Ordinarily, company budgeting is a tough exercise. It consumes volumes of paper and man-hours. It pushes the mind to extremes. It is frequently a mad race to beat deadlines before someone else can collate the sectional budgets into an organisation-wide financial plan.
Studying figures in a 75-page budget document for example, is hardly anyone’s description of an exciting duty. Once done, the document is then presented to the board of directors with deep prayers that they accept it as it is. An alternative opinion could mean being subjected to another round of the punishing exercise.
The average time it takes to develop a worthy financial plan in this manner is about five months.
This approach to budget making has been around for close to a century. It is time it was relegated to the annals of history, not just for the sake of it, but mainly because it ignores the demanding changes that have taken place in the business environment over the decades.
There are companies that have successfully done away with the budget and they aren’t looking back. But then, how does a company survive without a budget? How can it be successful without one?
Studies by Beyond Budgeting Round Table (BBRT) found that some companies had devised new management processes that did not rely on the budget or accountability in the finance department. A good global example is the Swedish bank, Svenska Handelsbanken. The bank, which was established in 1871, has recorded a series of successful financial years.
The success is owed to former President of the bank, Dr Jan Wallander.
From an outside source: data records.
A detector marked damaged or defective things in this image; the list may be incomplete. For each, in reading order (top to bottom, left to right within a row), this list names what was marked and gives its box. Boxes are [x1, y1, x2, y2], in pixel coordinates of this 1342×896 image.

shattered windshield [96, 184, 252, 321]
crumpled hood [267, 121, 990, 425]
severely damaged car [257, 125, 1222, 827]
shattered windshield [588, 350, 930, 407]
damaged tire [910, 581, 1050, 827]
Described as “a real visionary who could see that the way large organisations were being managed was fundamentally flawed,” Wallander steered a radical devolution in the company.
The first thing he did was to dismantle the budget model that they had. He also changed the organisational culture, removing bureaucracy and top-down control systems. He gave managers the rights to make decisions about their own departments or units. The results were impressive, with the bank recording little employee turnover, low operational costs and a growing shareholder return.
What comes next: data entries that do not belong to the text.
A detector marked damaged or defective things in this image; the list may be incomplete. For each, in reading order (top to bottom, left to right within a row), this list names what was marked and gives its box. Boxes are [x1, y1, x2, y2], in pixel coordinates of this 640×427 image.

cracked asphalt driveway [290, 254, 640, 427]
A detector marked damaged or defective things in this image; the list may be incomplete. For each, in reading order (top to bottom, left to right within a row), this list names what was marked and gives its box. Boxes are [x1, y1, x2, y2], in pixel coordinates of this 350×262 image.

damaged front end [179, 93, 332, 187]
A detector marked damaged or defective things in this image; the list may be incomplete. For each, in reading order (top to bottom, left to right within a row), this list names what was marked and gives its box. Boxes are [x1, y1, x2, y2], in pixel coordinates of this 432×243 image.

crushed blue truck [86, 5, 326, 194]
There are organisations that have not dismantled the budget entirely, but have introduced budgeting processes that have both quality planning and flexibility in them. They use the concept of “rolling forecast”. The approach ensures that planning and flexibility go hand-in-hand.
The rolling forecast divides the year into quarters. This allows for easier review and analysis of the company’s performance in each of these time segments. Change and progress can be noted by comparing performance between quarters. This promotes flexibility.
How the Balanced Scorecard breaks down budgeting
Budgets can also be automatically steered by the application of the Balanced Scorecard performance management tool. The Balanced Scorecard is built using the mission, values and strategy of the organisation. It has several interlinked objectives, which are added into the strategy map. It also has measures that use the cause-effect relationship to tell where the organisation is heading.
Every objective in the Balanced Scorecard provides information about how to achieve them. This will include details on the allocation of resources, which, in fact, is budgeting. In other words, the Balanced Scorecard breaks down what would otherwise be a complex budget into small strategic resource allocations with timeframes that are specifically dictated by the specific objective.
Using the Balanced Scorecard in budgeting eases the allocation of scarce resources in the organisation. You will be able to easily link what needs the money, when and why. There will be no guessing. You will also be able to see clear alternatives to getting the resources that you need. Secondly, this approach to budgeting makes the whole process easier. You do not need to spend four and a half months crafting a budget.
Linking the Balanced Scorecard with the budget also reinforces strategies. It ensures that resources are allocated based on the set strategies. Moreover, the method promotes cooperation between staff who have to come together to make the budgeting a success.